Is it possible to split all the words and use at the same time the regex in order to catch the words which begin with < and finish with > ?

Thank you

Seabon
  • 241
  • 1
  • 3
  • 14
  • Parsing HTML with regex is [dangerous territory](http://stackoverflow.com/a/1732454/382456), why do you need this? – Scott Jan 12 '17 at 16:14
  • I have a sentence : "hello how are you" (example) and I have to extract each words in an array and sometimes there are some html tags... So what do you suggest if it is not appropriate ? – Seabon Jan 12 '17 at 16:56

4 Answers4

1

If level of nested HTML tags is zero then this would help:

console.log('hey how <span target="">you</span>'.match(/(?!<)\S+|<(\w+)\b[^]*?\/\1>/g));
revo
  • 47,783
  • 14
  • 74
  • 117
0

regex should not be used to parse html - RegEx match open tags except XHTML self-contained tags

maybe you should ues jQuery?

$("#txt").text()
Community
  • 1
  • 1
Max Paymar
  • 588
  • 1
  • 7
  • 23
0

This should do the trick, but as @Scott mentioned regex may not be the appropriate way to handle html depending on your data.

const regex = /\<.+?>.*?\<.+?>|\S+/g;
const str = `hey how <span target="">you</span>`;

console.log(str.match(regex));
Wagner DosAnjos
  • 6,304
  • 1
  • 15
  • 29
0

I would say don't parse html using Regex.

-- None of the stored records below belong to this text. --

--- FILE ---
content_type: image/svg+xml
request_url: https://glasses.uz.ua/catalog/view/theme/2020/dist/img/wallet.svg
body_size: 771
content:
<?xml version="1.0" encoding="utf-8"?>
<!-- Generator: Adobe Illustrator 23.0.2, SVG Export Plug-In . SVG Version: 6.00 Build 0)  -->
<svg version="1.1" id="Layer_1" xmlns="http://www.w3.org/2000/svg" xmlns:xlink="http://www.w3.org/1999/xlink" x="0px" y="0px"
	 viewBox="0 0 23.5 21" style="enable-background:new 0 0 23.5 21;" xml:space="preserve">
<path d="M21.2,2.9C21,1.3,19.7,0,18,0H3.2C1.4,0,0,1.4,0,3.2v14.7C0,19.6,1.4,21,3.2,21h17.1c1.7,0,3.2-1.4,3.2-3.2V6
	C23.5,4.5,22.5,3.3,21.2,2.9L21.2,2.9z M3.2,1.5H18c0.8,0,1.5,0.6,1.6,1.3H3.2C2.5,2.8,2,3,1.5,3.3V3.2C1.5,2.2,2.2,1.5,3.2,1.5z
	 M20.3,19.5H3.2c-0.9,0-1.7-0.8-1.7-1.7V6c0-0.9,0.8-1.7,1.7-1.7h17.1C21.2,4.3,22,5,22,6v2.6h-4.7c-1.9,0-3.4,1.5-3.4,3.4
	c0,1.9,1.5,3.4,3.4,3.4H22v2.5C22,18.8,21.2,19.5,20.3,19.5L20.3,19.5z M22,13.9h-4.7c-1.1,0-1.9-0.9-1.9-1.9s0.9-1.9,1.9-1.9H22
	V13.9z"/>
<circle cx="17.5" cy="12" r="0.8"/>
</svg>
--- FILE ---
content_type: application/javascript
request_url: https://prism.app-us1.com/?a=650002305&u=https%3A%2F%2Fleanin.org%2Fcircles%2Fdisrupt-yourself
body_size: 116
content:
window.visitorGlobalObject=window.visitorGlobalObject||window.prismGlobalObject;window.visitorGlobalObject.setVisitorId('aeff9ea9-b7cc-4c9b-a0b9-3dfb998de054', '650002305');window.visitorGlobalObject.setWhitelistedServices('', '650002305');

Using jquery or javascript functions is much more easy and safe.

For,

<div id="sentence">
  hey how <span target="">you</span>
<div>

Do something on the lines of

$("#sentence").text() // JQuery

or

document.getElementById("sentence").innerText // Javascript

Both will give you -> hey how you

Piyush
  • 1,162
  • 9
  • 17